═══ Records for processing ═══

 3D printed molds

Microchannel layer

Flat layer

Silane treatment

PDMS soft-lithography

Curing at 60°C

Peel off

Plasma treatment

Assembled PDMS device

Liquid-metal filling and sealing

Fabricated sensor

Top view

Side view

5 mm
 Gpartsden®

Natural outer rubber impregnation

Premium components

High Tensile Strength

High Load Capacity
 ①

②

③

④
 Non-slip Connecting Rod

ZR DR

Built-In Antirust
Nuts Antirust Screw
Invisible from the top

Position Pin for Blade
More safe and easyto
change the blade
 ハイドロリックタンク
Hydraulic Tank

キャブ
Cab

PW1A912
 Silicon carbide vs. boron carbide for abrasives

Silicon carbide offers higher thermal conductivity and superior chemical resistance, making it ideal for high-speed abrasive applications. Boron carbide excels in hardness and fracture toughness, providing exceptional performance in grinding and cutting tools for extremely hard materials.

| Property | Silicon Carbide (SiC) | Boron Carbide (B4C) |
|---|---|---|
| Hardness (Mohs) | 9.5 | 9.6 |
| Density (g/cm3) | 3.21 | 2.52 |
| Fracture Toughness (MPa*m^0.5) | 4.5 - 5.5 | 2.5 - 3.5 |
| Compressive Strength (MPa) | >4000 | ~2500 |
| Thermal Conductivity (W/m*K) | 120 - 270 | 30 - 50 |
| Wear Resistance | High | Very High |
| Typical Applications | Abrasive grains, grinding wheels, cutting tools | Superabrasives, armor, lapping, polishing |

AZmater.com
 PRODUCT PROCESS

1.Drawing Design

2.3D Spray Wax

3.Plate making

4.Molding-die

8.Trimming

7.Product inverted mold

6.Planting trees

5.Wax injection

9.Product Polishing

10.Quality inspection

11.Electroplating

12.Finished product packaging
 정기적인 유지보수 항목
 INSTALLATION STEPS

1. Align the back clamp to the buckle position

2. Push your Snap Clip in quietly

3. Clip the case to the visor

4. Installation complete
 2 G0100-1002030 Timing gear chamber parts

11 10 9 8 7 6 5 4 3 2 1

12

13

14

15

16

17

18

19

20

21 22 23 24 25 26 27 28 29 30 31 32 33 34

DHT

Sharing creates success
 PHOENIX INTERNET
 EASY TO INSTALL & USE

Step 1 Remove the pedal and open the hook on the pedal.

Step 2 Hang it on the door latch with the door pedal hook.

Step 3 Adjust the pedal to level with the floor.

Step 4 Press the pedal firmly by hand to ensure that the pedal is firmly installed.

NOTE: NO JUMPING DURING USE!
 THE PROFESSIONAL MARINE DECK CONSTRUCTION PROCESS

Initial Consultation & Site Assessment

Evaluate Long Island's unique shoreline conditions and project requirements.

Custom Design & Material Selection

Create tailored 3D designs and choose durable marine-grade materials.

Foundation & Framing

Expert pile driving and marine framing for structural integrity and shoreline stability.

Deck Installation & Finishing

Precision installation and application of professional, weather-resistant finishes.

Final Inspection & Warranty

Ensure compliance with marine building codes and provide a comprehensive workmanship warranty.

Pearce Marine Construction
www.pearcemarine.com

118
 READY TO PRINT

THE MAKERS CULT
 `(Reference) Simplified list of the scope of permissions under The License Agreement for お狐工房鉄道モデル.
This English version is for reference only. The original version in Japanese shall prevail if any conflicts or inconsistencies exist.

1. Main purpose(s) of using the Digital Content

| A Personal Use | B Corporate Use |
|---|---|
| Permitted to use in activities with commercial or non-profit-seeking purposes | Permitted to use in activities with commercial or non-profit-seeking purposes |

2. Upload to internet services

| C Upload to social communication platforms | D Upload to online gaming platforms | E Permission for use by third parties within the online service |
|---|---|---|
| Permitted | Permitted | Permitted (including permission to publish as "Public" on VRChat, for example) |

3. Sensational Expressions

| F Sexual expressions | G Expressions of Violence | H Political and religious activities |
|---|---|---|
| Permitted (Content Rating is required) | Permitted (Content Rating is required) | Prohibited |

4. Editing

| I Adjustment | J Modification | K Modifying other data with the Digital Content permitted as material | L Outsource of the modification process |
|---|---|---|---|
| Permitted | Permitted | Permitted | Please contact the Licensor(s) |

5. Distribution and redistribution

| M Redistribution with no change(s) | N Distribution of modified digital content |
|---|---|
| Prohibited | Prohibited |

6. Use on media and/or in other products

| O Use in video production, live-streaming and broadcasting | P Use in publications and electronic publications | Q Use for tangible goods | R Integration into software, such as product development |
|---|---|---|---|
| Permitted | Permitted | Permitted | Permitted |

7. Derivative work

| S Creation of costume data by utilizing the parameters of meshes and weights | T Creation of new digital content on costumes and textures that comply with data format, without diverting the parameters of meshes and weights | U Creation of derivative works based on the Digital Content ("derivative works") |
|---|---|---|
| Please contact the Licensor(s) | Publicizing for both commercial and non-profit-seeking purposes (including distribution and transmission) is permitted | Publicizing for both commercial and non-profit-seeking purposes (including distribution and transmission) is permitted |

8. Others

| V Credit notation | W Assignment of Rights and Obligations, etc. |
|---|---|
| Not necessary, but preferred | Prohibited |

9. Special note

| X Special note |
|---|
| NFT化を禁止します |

═══

Exercise aim
What is needed here is an exact copy of every record.

The answer
 3D printed molds

Microchannel layer

Flat layer

Silane treatment

PDMS soft-lithography

Curing at 60°C

Peel off

Plasma treatment

Assembled PDMS device

Liquid-metal filling and sealing

Fabricated sensor

Top view

Side view

5 mm
 Gpartsden®

Natural outer rubber impregnation

Premium components

High Tensile Strength

High Load Capacity
 ①

②

③

④
 Non-slip Connecting Rod

ZR DR

Built-In Antirust
Nuts Antirust Screw
Invisible from the top

Position Pin for Blade
More safe and easyto
change the blade
 ハイドロリックタンク
Hydraulic Tank

キャブ
Cab

PW1A912
 Silicon carbide vs. boron carbide for abrasives

Silicon carbide offers higher thermal conductivity and superior chemical resistance, making it ideal for high-speed abrasive applications. Boron carbide excels in hardness and fracture toughness, providing exceptional performance in grinding and cutting tools for extremely hard materials.

| Property | Silicon Carbide (SiC) | Boron Carbide (B4C) |
|---|---|---|
| Hardness (Mohs) | 9.5 | 9.6 |
| Density (g/cm3) | 3.21 | 2.52 |
| Fracture Toughness (MPa*m^0.5) | 4.5 - 5.5 | 2.5 - 3.5 |
| Compressive Strength (MPa) | >4000 | ~2500 |
| Thermal Conductivity (W/m*K) | 120 - 270 | 30 - 50 |
| Wear Resistance | High | Very High |
| Typical Applications | Abrasive grains, grinding wheels, cutting tools | Superabrasives, armor, lapping, polishing |

AZmater.com
 PRODUCT PROCESS

1.Drawing Design

2.3D Spray Wax

3.Plate making

4.Molding-die

8.Trimming

7.Product inverted mold

6.Planting trees

5.Wax injection

9.Product Polishing

10.Quality inspection

11.Electroplating

12.Finished product packaging
 정기적인 유지보수 항목
 INSTALLATION STEPS

1. Align the back clamp to the buckle position

2. Push your Snap Clip in quietly

3. Clip the case to the visor

4. Installation complete
 2 G0100-1002030 Timing gear chamber parts

11 10 9 8 7 6 5 4 3 2 1

12

13

14

15

16

17

18

19

20

21 22 23 24 25 26 27 28 29 30 31 32 33 34

DHT

Sharing creates success
 PHOENIX INTERNET
 EASY TO INSTALL & USE

Step 1 Remove the pedal and open the hook on the pedal.

Step 2 Hang it on the door latch with the door pedal hook.

Step 3 Adjust the pedal to level with the floor.

Step 4 Press the pedal firmly by hand to ensure that the pedal is firmly installed.

NOTE: NO JUMPING DURING USE!
 THE PROFESSIONAL MARINE DECK CONSTRUCTION PROCESS

Initial Consultation & Site Assessment

Evaluate Long Island's unique shoreline conditions and project requirements.

Custom Design & Material Selection

Create tailored 3D designs and choose durable marine-grade materials.

Foundation & Framing

Expert pile driving and marine framing for structural integrity and shoreline stability.

Deck Installation & Finishing

Precision installation and application of professional, weather-resistant finishes.

Final Inspection & Warranty

Ensure compliance with marine building codes and provide a comprehensive workmanship warranty.

Pearce Marine Construction
www.pearcemarine.com

118
 READY TO PRINT

THE MAKERS CULT
 `(Reference) Simplified list of the scope of permissions under The License Agreement for お狐工房鉄道モデル.
This English version is for reference only. The original version in Japanese shall prevail if any conflicts or inconsistencies exist.

1. Main purpose(s) of using the Digital Content

| A Personal Use | B Corporate Use |
|---|---|
| Permitted to use in activities with commercial or non-profit-seeking purposes | Permitted to use in activities with commercial or non-profit-seeking purposes |

2. Upload to internet services

| C Upload to social communication platforms | D Upload to online gaming platforms | E Permission for use by third parties within the online service |
|---|---|---|
| Permitted | Permitted | Permitted (including permission to publish as "Public" on VRChat, for example) |

3. Sensational Expressions

| F Sexual expressions | G Expressions of Violence | H Political and religious activities |
|---|---|---|
| Permitted (Content Rating is required) | Permitted (Content Rating is required) | Prohibited |

4. Editing

| I Adjustment | J Modification | K Modifying other data with the Digital Content permitted as material | L Outsource of the modification process |
|---|---|---|---|
| Permitted | Permitted | Permitted | Please contact the Licensor(s) |

5. Distribution and redistribution

| M Redistribution with no change(s) | N Distribution of modified digital content |
|---|---|
| Prohibited | Prohibited |

6. Use on media and/or in other products

| O Use in video production, live-streaming and broadcasting | P Use in publications and electronic publications | Q Use for tangible goods | R Integration into software, such as product development |
|---|---|---|---|
| Permitted | Permitted | Permitted | Permitted |

7. Derivative work

| S Creation of costume data by utilizing the parameters of meshes and weights | T Creation of new digital content on costumes and textures that comply with data format, without diverting the parameters of meshes and weights | U Creation of derivative works based on the Digital Content ("derivative works") |
|---|---|---|
| Please contact the Licensor(s) | Publicizing for both commercial and non-profit-seeking purposes (including distribution and transmission) is permitted | Publicizing for both commercial and non-profit-seeking purposes (including distribution and transmission) is permitted |

8. Others

| V Credit notation | W Assignment of Rights and Obligations, etc. |
|---|---|
| Not necessary, but preferred | Prohibited |

9. Special note

| X Special note |
|---|
| NFT化を禁止します |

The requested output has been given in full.